Improve Python + Influxdb import performance

Mon Apr 3 12:22:04 EDT 2017

You can reuse connection, instead of creating for each request. (HTTP
keep-alive).

On Tue, Apr 4, 2017 at 1:11 AM, Prathamesh <prathamesh.nimkar at gmail.com> wrote:
> Hello World
>
> The following script is an extract from
>
> https://github.com/RittmanMead/obi-metrics-agent/blob/master/obi-metrics-agent.py
>
> <<Code begins>>
>
> import calendar, time
> import sys
> import getopt
>
> print '---------------------------------------'
>
> # Check the arguments to this script are as expected.
> # argv[0] is script name.
> argLen = len(sys.argv)
> if argLen -1 < 2:
>     print "ERROR: got ", argLen -1, " args, must be at least two."

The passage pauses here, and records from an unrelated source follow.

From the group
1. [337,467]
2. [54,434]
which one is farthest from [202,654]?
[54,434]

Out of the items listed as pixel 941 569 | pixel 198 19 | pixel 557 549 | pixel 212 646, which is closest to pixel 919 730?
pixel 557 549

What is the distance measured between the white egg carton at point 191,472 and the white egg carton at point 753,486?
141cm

>     print '$FMW_HOME/oracle_common/common/bin/wlst.sh obi-metrics-agent.py  <AdminUserName> <AdminPassword> [<AdminServer_t3_url>] [<Carbon|InfluxDB>] [<target host>] [<target port>] [targetDB influx db>'
>     exit()
>
> outputFormat='CSV'
> url='t3://localhost:7001'
> targetHost='localhost'
> targetDB='obi'
> targetPort='8086'
>
> try:
>     wls_user = sys.argv[1]
>     wls_pw = sys.argv[2]
>     url  = sys.argv[3]
>     outputFormat=sys.argv[4]
>     targetHost=sys.argv[5]
>     targetPort=sys.argv[6]
>     targetDB=sys.argv[7]
> except:
>     print ''
>
> print wls_user, wls_pw,url, outputFormat,targetHost,targetPort,targetDB
>
> now_epoch = calendar.timegm(time.gmtime())*1000
>
> if outputFormat=='InfluxDB':
>     import httplib
>     influx_msgs=''
>
> connect(wls_user,wls_pw,url)
> results = displayMetricTables('Oracle_BI*','dms_cProcessInfo')
> for table in results:
>     tableName = table.get('Table')
>     rows = table.get('Rows')
>     rowCollection = rows.values()
>     iter = rowCollection.iterator()
>     while iter.hasNext():
>         row = iter.next()
>         rowType = row.getCompositeType()

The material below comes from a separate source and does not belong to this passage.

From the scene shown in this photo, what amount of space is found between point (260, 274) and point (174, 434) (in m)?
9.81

>         keys = rowType.keySet()
>         keyIter = keys.iterator()
>         inst_name= row.get('Name').replace(' ','-')
>         try:
>             server= row.get('Servername').replace(' ','-').replace('/','_')
>         except:
>             try:
>                 server= row.get('ServerName').replace(' ','-').replace('/','_')
>             except:
>                 server='unknown'
>         try:
>             host= row.get('Host').replace(' ','-')
>         except:
>             host=''
>         while keyIter.hasNext():
>             columnName = keyIter.next()
>             value = row.get(columnName )
>             if columnName.find('.value')>0:
>                 metric_name=columnName.replace('.value','')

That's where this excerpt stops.